Good question! I'm neither a luthier nor a musician. I have to "blame" Keith Richards of the Rolling Stones for it! Sounds crazy, or? He played that "strange" black ES-355 (at least I thought) in the Martin Scorsese "Shine a light" movie. I come back to that shortly.
Since I worked over 20 years for US companies I had collegues who were hobby musicians but had larger guitar collections, also whenever I had free time I visited every known guitar shop I could find on my business trips in the US. So I knew a bit about US guitars over time, I did factory tours at Martin, Fender, Taylor but was mainly in acoustic guitars initially. Not Guild however, I did'nt even know them. My first "electric" guitar was a black Taylor T5, that half acoustic/electric guitar Taylor had just introduced in 2005, I bought the 6 string in 2006 in the Beaverton, OR Guitar Center.

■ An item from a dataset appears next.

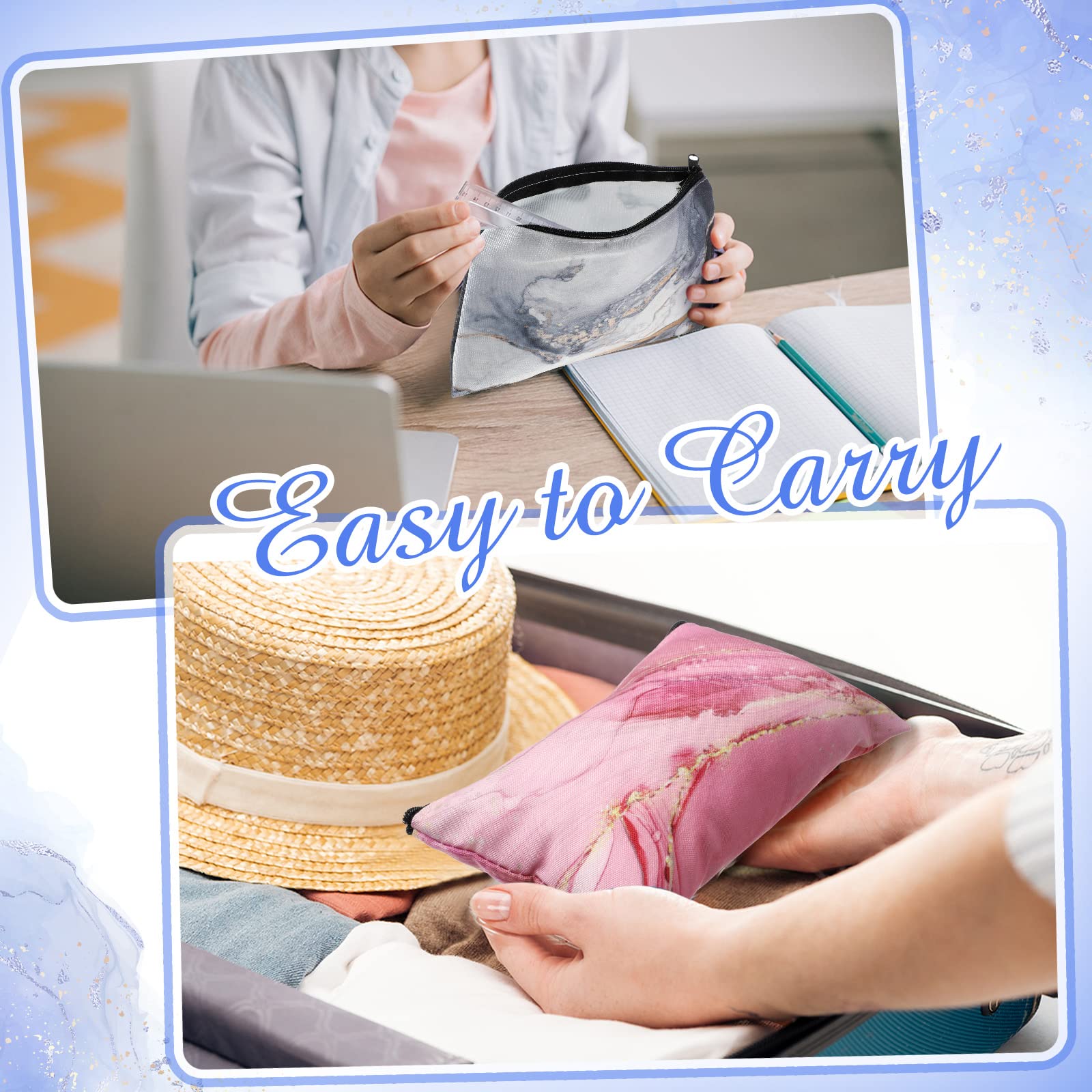 Reginary marble makeup bag set 4 travel-friendly pouch for toiletries and cosmetics.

So back to "Shine a light". I had bought the DVD sometime in 2010 I believe and watched again and again what black guitar that is Keith played and gave to Buddy Guy. So I searched the internet and that is how I found out it was a
Guild Starfire! And I found that Keith also had that 10 string acoustic from Guild. As I had already seen them live and also had made a list of guitars he played at the concert I saw, Guild was a new name to me not present at the concert I saw in 2006.

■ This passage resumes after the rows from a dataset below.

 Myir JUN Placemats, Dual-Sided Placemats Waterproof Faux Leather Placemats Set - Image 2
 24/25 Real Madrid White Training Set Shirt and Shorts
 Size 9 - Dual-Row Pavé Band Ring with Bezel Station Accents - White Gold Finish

So during my internet search for Guild I found LTG in 2010 and that is how I signed up and was fascinated by the knowledge here. I wasn't really into anything Gibson made at that time (neither acoustic nor electric) and thought that I have a Taylor T5 but could maybe also try such a Starfire IV (and not ES-335) as a "more electric" guitar. Also back during school a buddy of mine had a no-name semiacoustic in the ES-335 style which I loved playing. So I started my hunt for a Starfire IV, mainly because I always found guitars with bigsby as nothing I would ever use. Again, I'm no musician just a guitar lover.

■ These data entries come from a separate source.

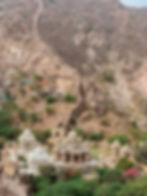Situated in the foothills of the Nahargarh (Tiger) Fort, sits Gaitore Ki Chhatriyan. Gaitore Ki Chhatriyan is a collection of royal tombs for the Kachwaha, a Rajput clan that ruled in the area. There is a cenotaph for each of the popular maharajas cremated there, made of either sandstone or marble, topped with umbrella-shaped domes called a chhatri. The grounds are surrounded by hills and see very few visitors. It is a very peaceful and stunning site to photograph. The entry fee is 30 rupees. Keep an eye on your belongings as there are monkeys about!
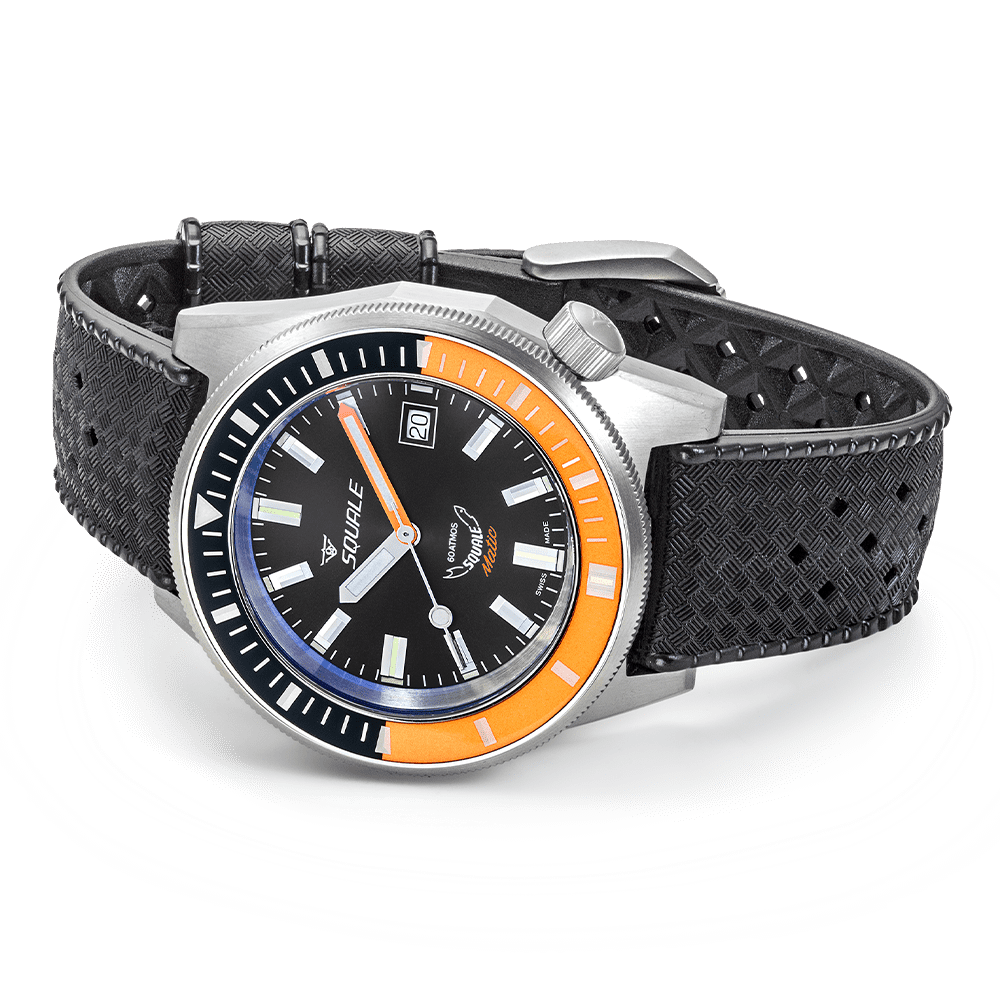 Squale Matic Satin Orange Rubber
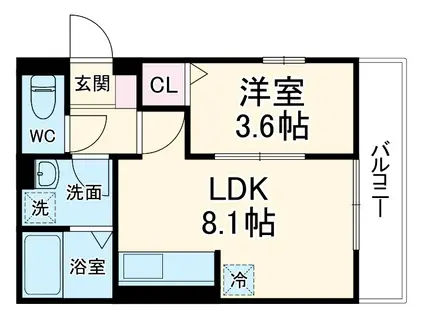 レジデンス代官町(1LDK/2階)の間取り写真
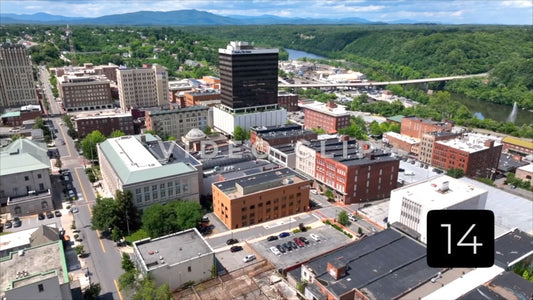 CLIP 14 - Lynchburg, VA Vol. 2 - drone flight over downtown inner city streets and Office buildings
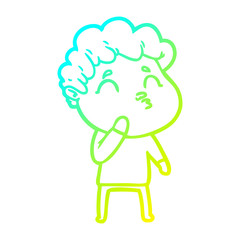 cold gradient line drawing cartoon man pouting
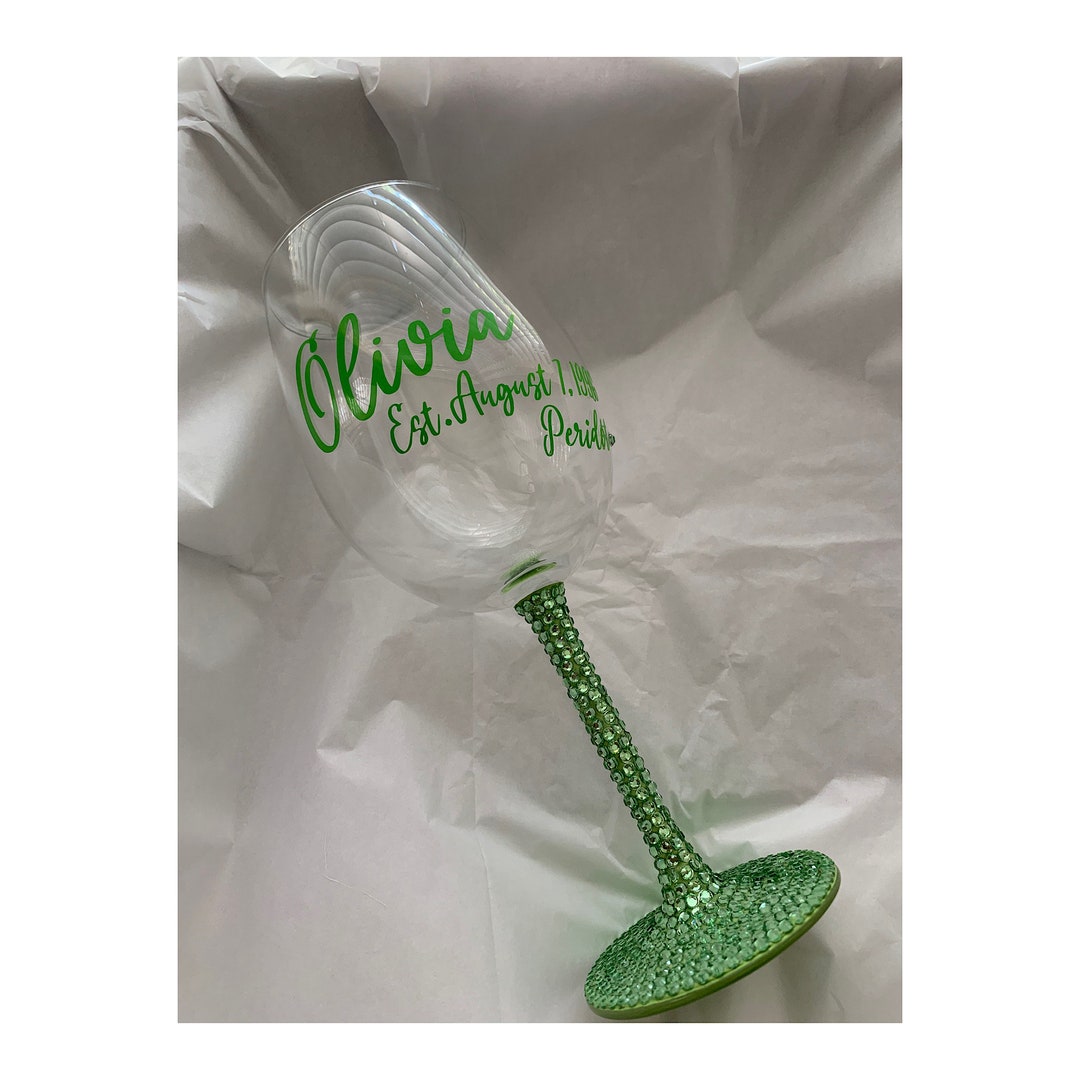 Personalized Green Rhinestone Wine Glass: August Birthday Gift - Etsy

And soon after I found a Cherry Starfire IV from 1967 (hence my user name here) in Brooklyn at Southside Guitars and bought her. And then I found out about the many differences in Starfire IV models over time (16th or 18th fret body joint, all the different pickups, body depth, dots or block inlays,...) and hence I started to create my own timelines of models and with being at LTG that quickly extended to all kind of other models and during that time I also started buying more guitars and so one thing came to another....
Also I have a friend who owns a music store here in Germany and he had given me a NAMM company pass, hence I visited NAMM when Ren Ferguson was in New Hartfort, so I had first hand experience when the Orpheum and American Patriarch lines came out in 2013 and was able talking to the Fender and Guild people there, met Doyle Dykes there and so on. And after beeing at concerts seeing Mark Knopfler, Dave Gilmore, Eric Clapton, Joe Bonamassa,... I also started creating lists of guitars they used so I started learning also about all the other "famous" vintage guitars and gained some knowledge in that field I'd say. And as I travelled a lot to Japan as well I also found some interest in tracking down info about all the Japanese Guild copies from the 70ies.
And I think Hans explains how he came to Guild early in his book.